On top of that, Jim leaving Gotham and going after Lee is another case of Gotham failing to engage with plot threads from earlier in the season. “Transference” operates as if in a vacuum, as if the events that made up the first half of the season, and parts of the second half, are irrelevant at this point. The problem is that so much of the finale focuses on Gordon’s guilt, leaning on it for thematic weight, and yet doesn’t bother to engage with that guilt on any meaningful level. There’s mention of letting Lee go, sure, but isn’t the whole reason she left, and the whole reason he started to feel burdened in the first place, because he killed Galavan? Wasn’t crossing that line, making him more like the monsters he’s chasing, the act that corrupted his soul? Gotham just shrugs that storyline off as if it doesn’t matter. No TV show can ask you to be invested in the struggles of its characters if every conflict and moral compromise that comes their way is then ignored only a few episodes later.

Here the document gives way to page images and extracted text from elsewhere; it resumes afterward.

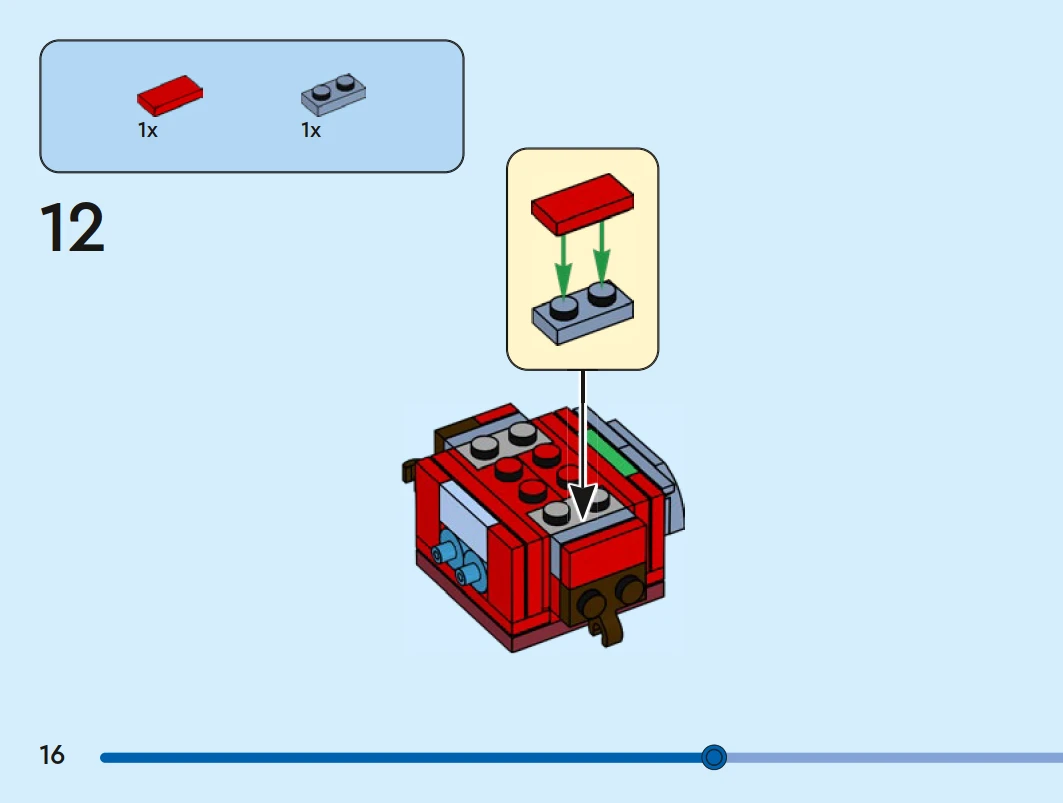 1x
1x

12

16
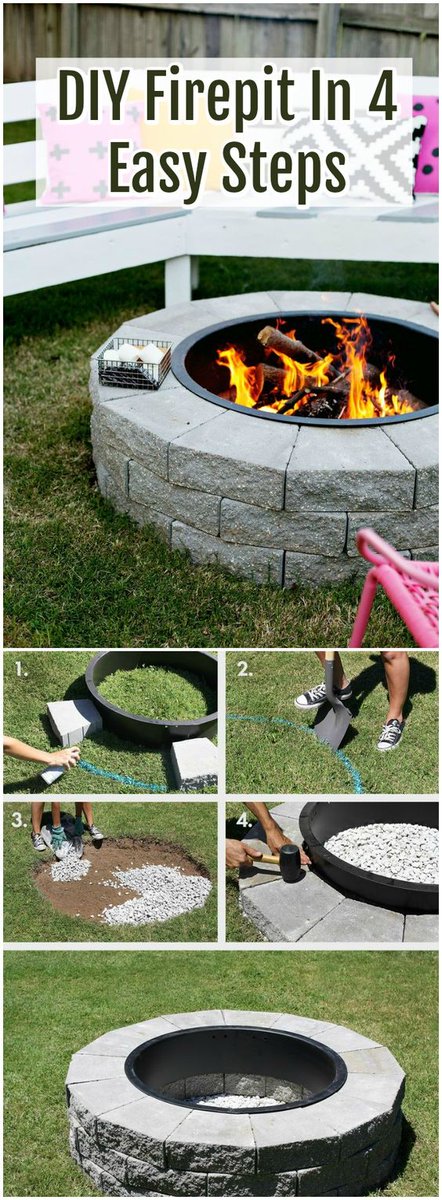 DIY Firepit In 4 Easy Steps

1.

2.

3.

4.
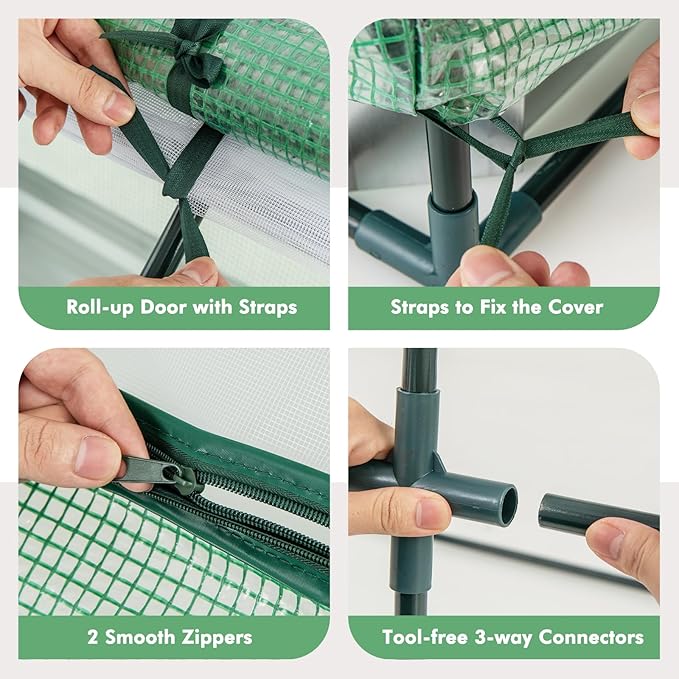 Roll-up Door with Straps

Straps to Fix the Cover

2 Smooth Zippers

Tool-free 3-way Connectors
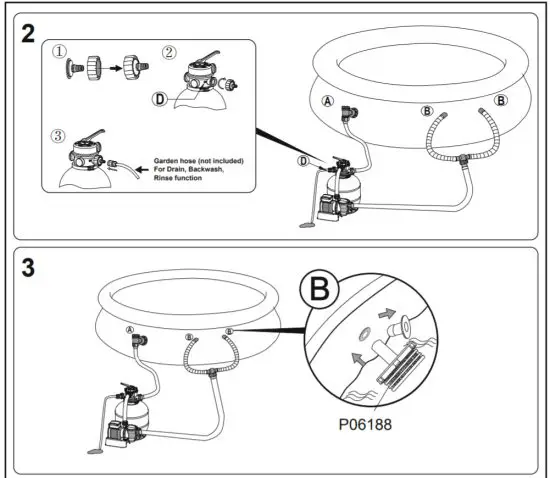 2

①

②

D

③

Garden hose (not included)
For Drain, Backwash,
Rinse function

A

B

B

D

3

A

B

B

B

P06188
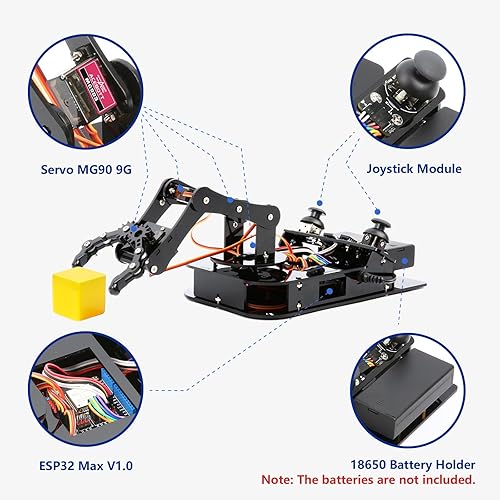 Servo MG90 9G

Joystick Module

ESP32 Max V1.0

18650 Battery Holder
Note: The batteries are not included.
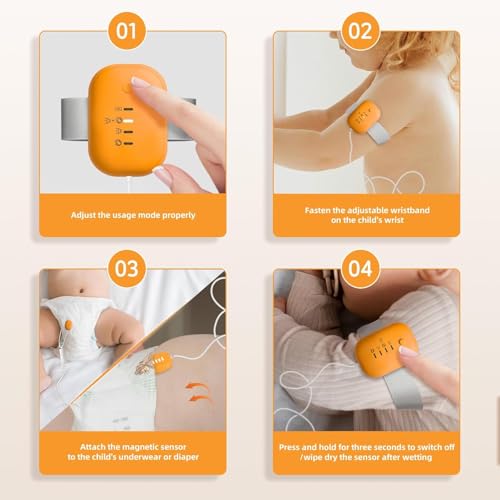 01

Adjust the usage mode properly

02

Fasten the adjustable wristband on the child's wrist

03

Attach the magnetic sensor to the child's underwear or diaper

04

Press and hold for three seconds to switch off /wipe dry the sensor after wetting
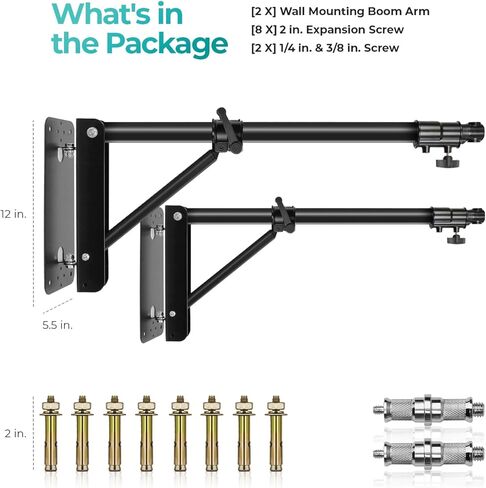 What's in the Package

[2 X] Wall Mounting Boom Arm
[8 X] 2 in. Expansion Screw
[2 X] 1/4 in. & 3/8 in. Screw

12 in.

5.5 in.

2 in.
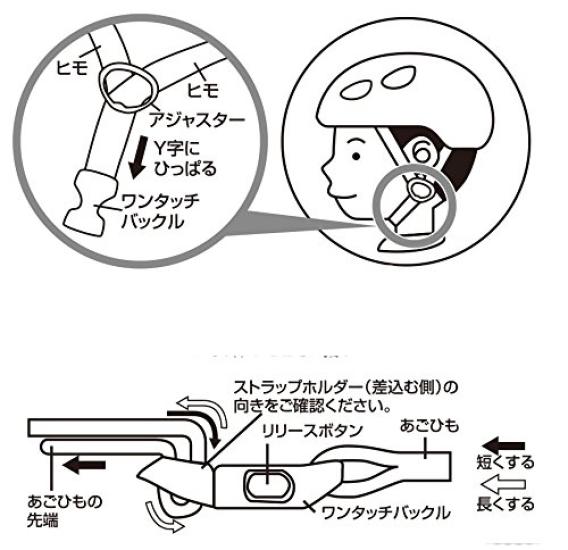 ヒモ
ヒモ
アジャスター
Y字に
ひっぱる
ワンタッチ
バックル

ストラップホルダー（差込む側）の向きをご確認ください。
リリースボタン
あごひも
短くする
長くする
あごひもの
先端
ワンタッチバックル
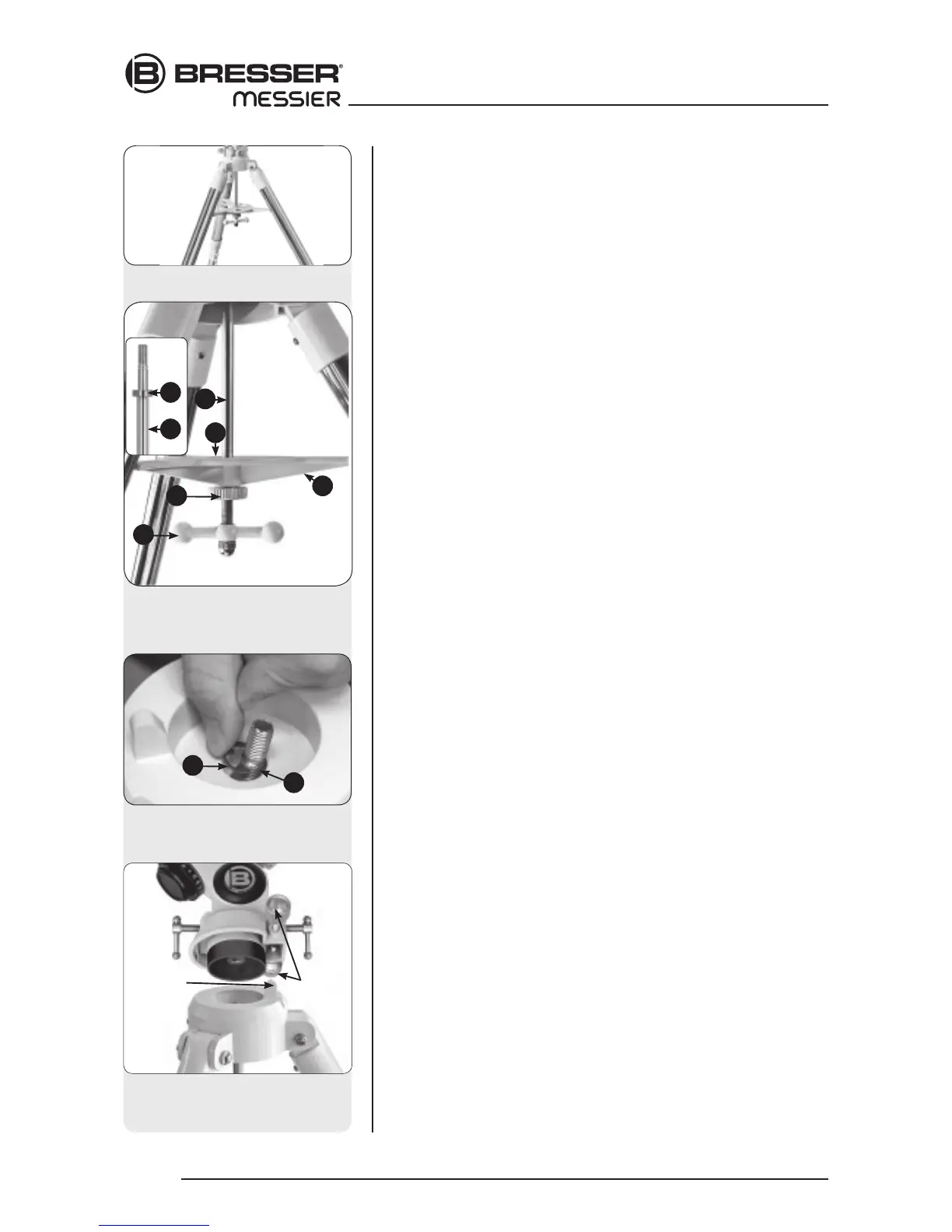 BRESSER®
MESSIER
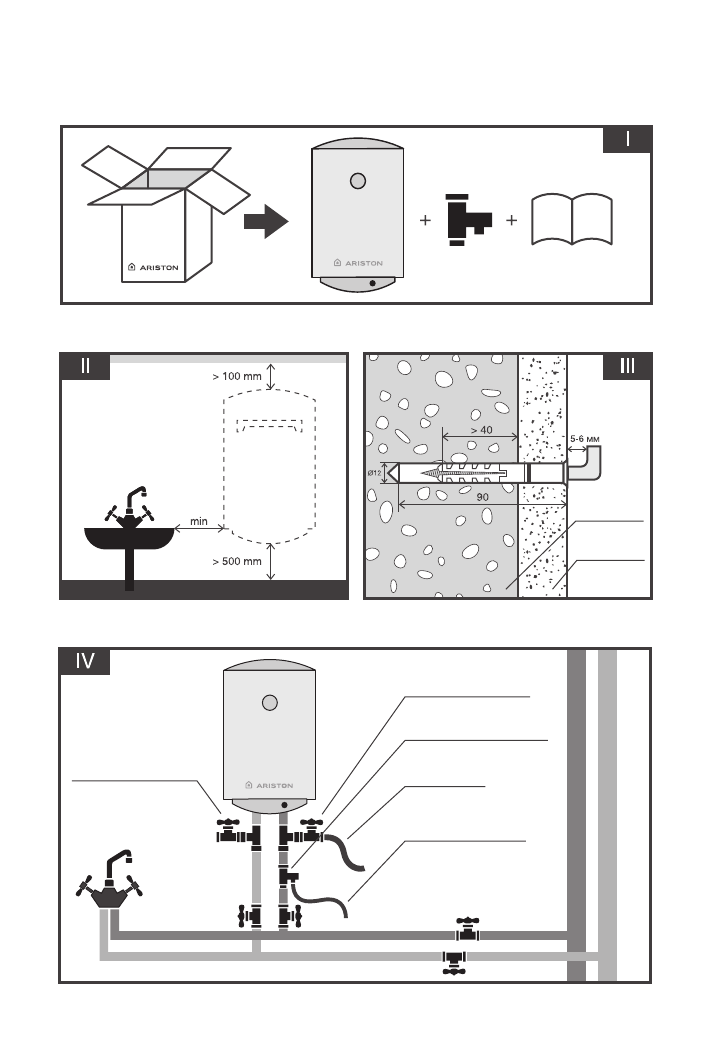 I

ARISTON

ARISTON

+ +

II

> 100 mm

min

> 500 mm

III

> 40

5-6 мм

Ø12

90

IV

ARISTON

Ultimately, “Transference” is representative of this season as a whole. It’s occasionally interesting, but mostly just a dull collection of scenes that have no bearing on any sort of overarching narrative. The second season of Gotham has proven that the show has very little ability to plan for the future, to put stories into motion and then pay them off in a rewarding way down the road. Instead, the show stumbles from one week to the next, paying little attention to character motivations or plot continuity, and instead hoping that an assortment of vague villains and murky themes will carry the show. Gotham isn’t in a worse place than it was last year, but it’s certainly not growing.


Stray observations

  • Never Mind The Bullocks: I’m happy that Bullock is coming into his own as a Captain, but that’s going to ruin this section of the reviews. The absence of ridiculous quips tonight is a real shame.
  • I’m really not sure what purpose Firefly and Freeze serve here. Or what purpose any villains served this year, really.
  • “You would have made a great pimp.” I’m not entirely sure what Fish means by this, but I’m still down with it.
  • Nygma kept referring to Bruce and Lucius as “quiz kids,” and I’m just assuming he’s referring to the show from the ‘40s and ‘50s.
  • I definitely laughed out loud (out of surprise and curiosity) at long-haired Bruce emerging from the bus of monsters. If that’s some sort of canon DC thing I don’t know about, let it be known in the comments.
  • Well, that’s another season of Gotham in the books. This show’s been on for seven years, right? It sure feels like it. Thanks, as always, for reading and commenting!